Shares of Korn/Ferry International, one of Heidrick & Struggles biggest rivals, also appear to be worthy of closer inspection. The Los Angeles-based company bills itself as a global provider of talent management solutions aimed at helping clients to attract and retain talent. It serves some of the world’s largest public and private companies, as well as governments and non-profit agencies.
Compared to H&S, the company’s operating results have held up relatively well in recent years. Lately, Korn/Ferry has been benefiting from reorganization and integration activities, and we expect these efforts to bear more fruit in the quarters ahead. For fiscal 2013, which ends April 30, 2014, earnings are on track to reach $1.35 a share, up 23% from last year and just 8% shy of the 2007 peak of $1.46.
Meanwhile, the company finances are in good order, with no debt and more than $150 million in cash on the balance sheet. This, combined with a healthy stream of free cash flow, should provide Korn/Ferry with flexibility as it pursues ways to improve shareholder value. Acquisitions have been part of management’s growth strategy, and we expect more deals in the future. Meanwhile, KF doesn’t currently pay a dividend, but it has been utilizing share repurchases to return some cash to shareholders.
Like HSII stock, Korn/Ferry shares offer good price-appreciation potential for the 3 to 5 years ahead.
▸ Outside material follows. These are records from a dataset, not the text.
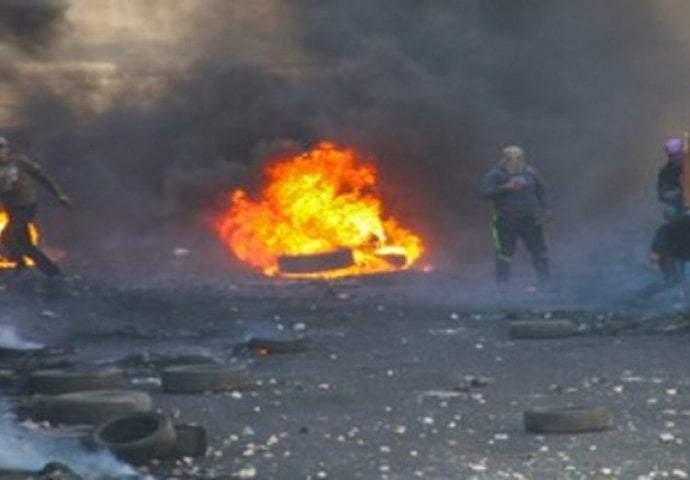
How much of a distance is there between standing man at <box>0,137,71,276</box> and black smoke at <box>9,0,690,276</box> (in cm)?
976

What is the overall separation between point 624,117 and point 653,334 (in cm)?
2022

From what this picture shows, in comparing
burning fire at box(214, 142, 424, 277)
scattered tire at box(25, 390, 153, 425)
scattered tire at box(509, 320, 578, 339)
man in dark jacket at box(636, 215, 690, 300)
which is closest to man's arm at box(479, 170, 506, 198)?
man in dark jacket at box(636, 215, 690, 300)

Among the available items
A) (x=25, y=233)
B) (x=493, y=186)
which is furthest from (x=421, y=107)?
(x=25, y=233)

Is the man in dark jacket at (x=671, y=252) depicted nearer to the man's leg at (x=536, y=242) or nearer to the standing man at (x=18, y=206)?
the man's leg at (x=536, y=242)

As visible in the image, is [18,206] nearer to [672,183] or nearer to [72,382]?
[672,183]

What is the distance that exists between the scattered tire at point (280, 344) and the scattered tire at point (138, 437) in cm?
586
The aforementioned lack of a dividend will limit this equity’s appeal with income-oriented investors. Still, while the company’s earnings recovery appears to be much further along than is the case at H&S, we still see room for improvement, with annual share net likely reaching $1.80 by 2016-2018. International operations, in particular, have good growth prospects. Meanwhile, KFY stock carries a rank of 3 for Safety, indicating an Average level of investment risk.
At the time of this article’s writing, the author did not have positions in any of the companies mentioned.